Saved data entries
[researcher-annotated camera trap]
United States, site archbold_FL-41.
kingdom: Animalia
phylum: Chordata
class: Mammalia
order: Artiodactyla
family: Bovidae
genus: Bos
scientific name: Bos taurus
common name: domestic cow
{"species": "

▶ [Description of the task] Repeat the lines above exactly.

▶ [Exercise result]
[researcher-annotated camera trap]
United States, site archbold_FL-41.
kingdom: Animalia
phylum: Chordata
class: Mammalia
order: Artiodactyla
family: Bovidae
genus: Bos
scientific name: Bos taurus
common name: domestic cow
{"species": "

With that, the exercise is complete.